MEXICO CITY — The northern Mexico prison where authorities suddenly transferred convicted drug lord Joaquin “El Chapo” Guzman is rated as the worst in the federal penitentiary system for inmate conditions and other factors, according to the government’s own reporting.
The Cefereso No. 9 facility on the outskirts of Ciudad Juarez, which borders El Paso, Texas, did score well on “conditions of governability,” perhaps an indication that authorities believe they can control Guzman’s environment there and limit the risk of him pulling off a third brazen jailbreak.
But Michael Vigil, the former head of international operations for the U.S. Drug Enforcement Administration, questioned the logic of sending Guzman to a less-secure prison that’s in territory firmly controlled by “El Chapo’s” Sinaloa cartel after it emerged victorious from a war with the Juarez cartel in recent years.
“It just doesn’t make any sense,” Vigil said Sunday. “He has that part of his empire, he has the infrastructure there and he has people who would assist him in terms of engineering him another escape.”
A 2015 report by the governmental National Human Rights Commission gave the Juarez prison an overall 6.63 rating on a scale of 0 to 10, the lowest for any of Mexico’s 21 federal prisons. By comparison, the maximum-security Altiplano facility near Mexico City where Guzman was confined before was 10th best with a rating of 7.32.

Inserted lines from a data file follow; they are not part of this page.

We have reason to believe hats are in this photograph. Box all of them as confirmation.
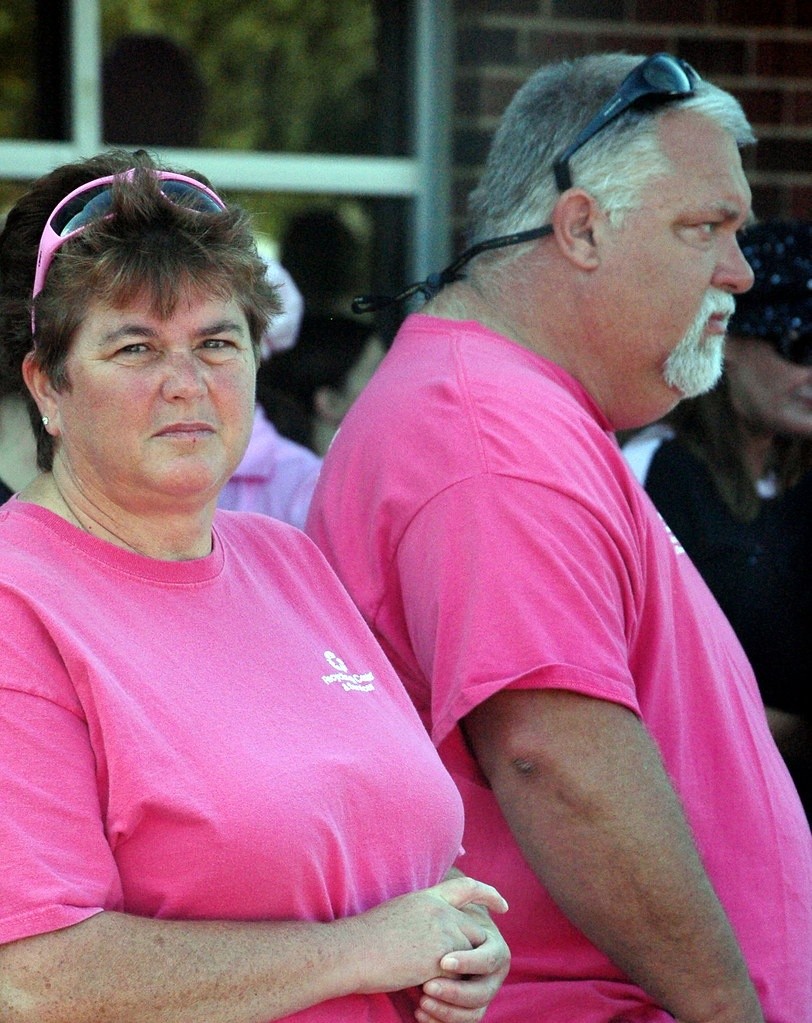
[727,220,812,341]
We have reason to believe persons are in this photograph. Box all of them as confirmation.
[0,147,513,1023]
[303,49,812,1023]
[3,34,812,829]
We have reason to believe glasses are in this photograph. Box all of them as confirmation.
[767,337,812,366]
[32,168,231,349]
[553,54,700,196]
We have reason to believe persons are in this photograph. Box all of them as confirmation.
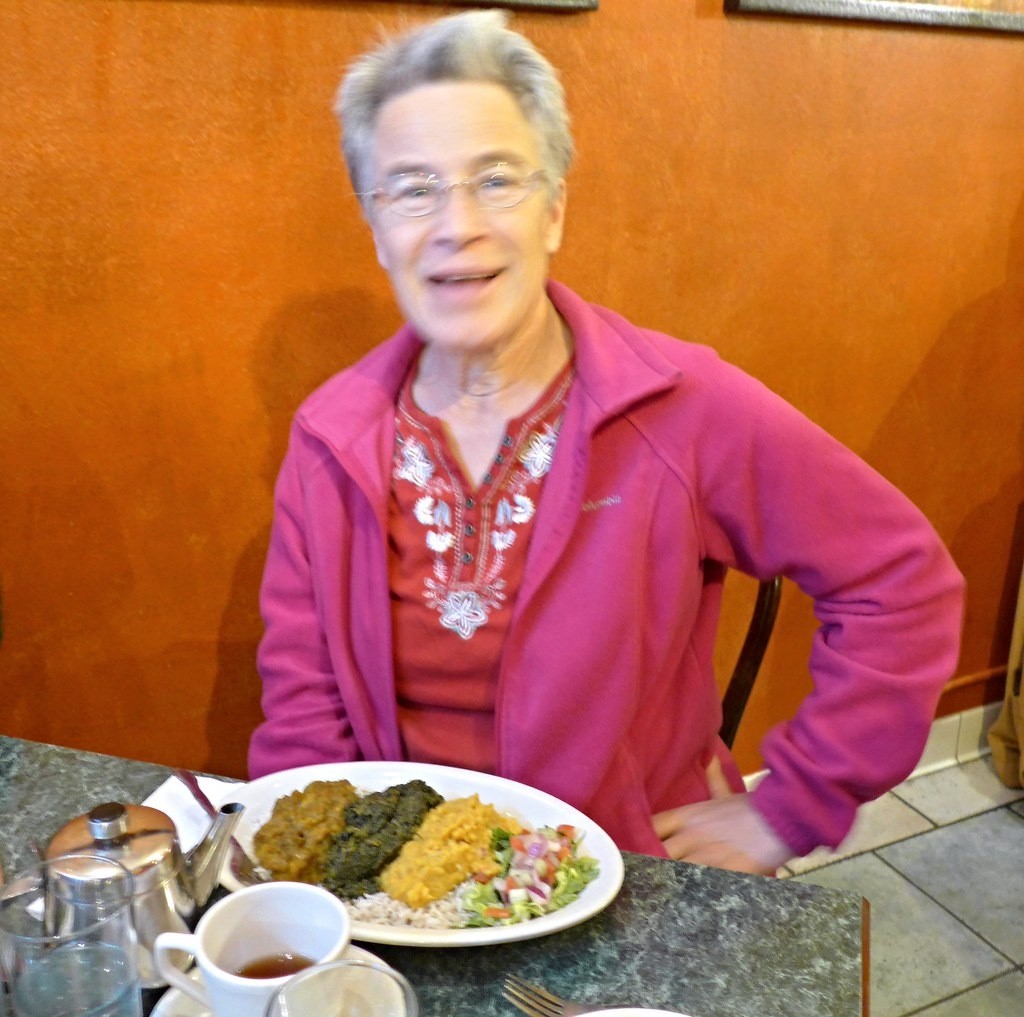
[248,6,966,879]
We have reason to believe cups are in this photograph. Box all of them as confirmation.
[264,959,423,1017]
[0,852,145,1017]
[152,881,357,1017]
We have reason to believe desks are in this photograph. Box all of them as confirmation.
[0,735,870,1017]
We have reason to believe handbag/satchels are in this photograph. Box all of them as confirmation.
[986,696,1024,789]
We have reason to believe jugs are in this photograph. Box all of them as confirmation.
[0,798,249,994]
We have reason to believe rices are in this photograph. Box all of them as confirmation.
[348,880,478,927]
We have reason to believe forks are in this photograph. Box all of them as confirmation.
[501,973,681,1017]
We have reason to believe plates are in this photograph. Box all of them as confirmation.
[148,944,395,1017]
[202,760,625,949]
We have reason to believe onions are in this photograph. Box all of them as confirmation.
[492,829,560,903]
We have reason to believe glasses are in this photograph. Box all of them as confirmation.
[358,162,553,218]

Altiplano is considered the country’s highest-security prison, and many had thought it to be unescapable. That belief was shattered in July 2015 when Guzman fled the facility through a sophisticated, mile-long tunnel that accomplices dug to the shower in his cell, complete with a motorcycle modified to run on rails laid down in the passage.
Cefereso No. 9 is located just off the Pan-American highway about 14 miles (23 kilometers) south of downtown Juarez, in the middle of the barren, scorching Chihuahuan Desert. Other than a university campus about 2 miles (3 kilometers) to the east, there’s hardly anything else for miles in any direction.
Gov. Cesar Duarte of Chihuahua, where Juarez is located, bragged about the facility’s ability to hold Guzman, saying at a news conference that the transfer posed no risk for his state and was a sign of its improvements on security matters.
“The decision to have him brought here is because there will be no escape,” Duarte told reporters. “If he was brought here from Altiplano it’s because the security conditions are way above those of Altiplano, that’s what the federal government settled on. … So there is no risk of escape.”
The Sinaloa cartel boss, who is fighting to stave off extradition to the United States where he faces drug charges in seven different jurisdictions, was transferred to Juarez in the pre-dawn hours Saturday in a surprise, high-security operation.
Mexican authorities said the move was due to security upgrades at Altiplano and also part of a routine policy to rotate inmates for security reasons. Analysts said officials may also have wanted to shake up his confinement to thwart any escape plans that could have been in the works.
Vigil warned that Guzman should not remain in Juarez for an extended period.
“If they keep him there for a prolonged period of time, the Mexican government certainly is risking that he escapes,” Vigil said. “And if he escapes, it would just completely decimate the credibility of the Mexican government, without question.”
According to the rights commission’s report, Cefereso No. 9 got low marks for guaranteeing a “dignified” stay and for handling inmates with special requirements. It got middling scores for guaranteeing prisoners’ safety and well-being, and for rehabilitation.
It was also listed as somewhat overcrowded, with 1,012 inmates living in a facility with a designed capacity of 848. Authorities acknowledge that overcrowding is a widespread problem throughout Mexico’s penitentiary system.
Overall Cefereso No. 9 got a “yellow” evaluation for 2015 on the report’s stoplight-style rating system. That was improved from “red” in 2014, even if its numerical score was still the country’s lowest.
“Governability” was the only area where the prison received a “green,” or good, rating. Altiplano also got a “green” rating for governability conditions.
“El Chapo” first broke out of a Mexican prison in 2001 and spent more than a decade on the run as one of the world’s most-wanted fugitives. He was recaptured in 2014, only to escape the following year. Mexican marines re-arrested him in the western state of Sinaloa in January, after he fled a safe house through a storm drain.
Guzman was returned to Altiplano, where officials beefed up his security regimen. He was placed under constant observation from a ceiling camera with no blind spots, and the floors of top-security cells were reinforced with metal bars and a 16-inch (40-centimeter) layer of concrete. Prison authorities also restricted his visits.
A lawyer for Guzman confirmed Saturday that his defense continues to fight extradition, and Mexican officials have said the process could take months or up to a year to reach a final ruling.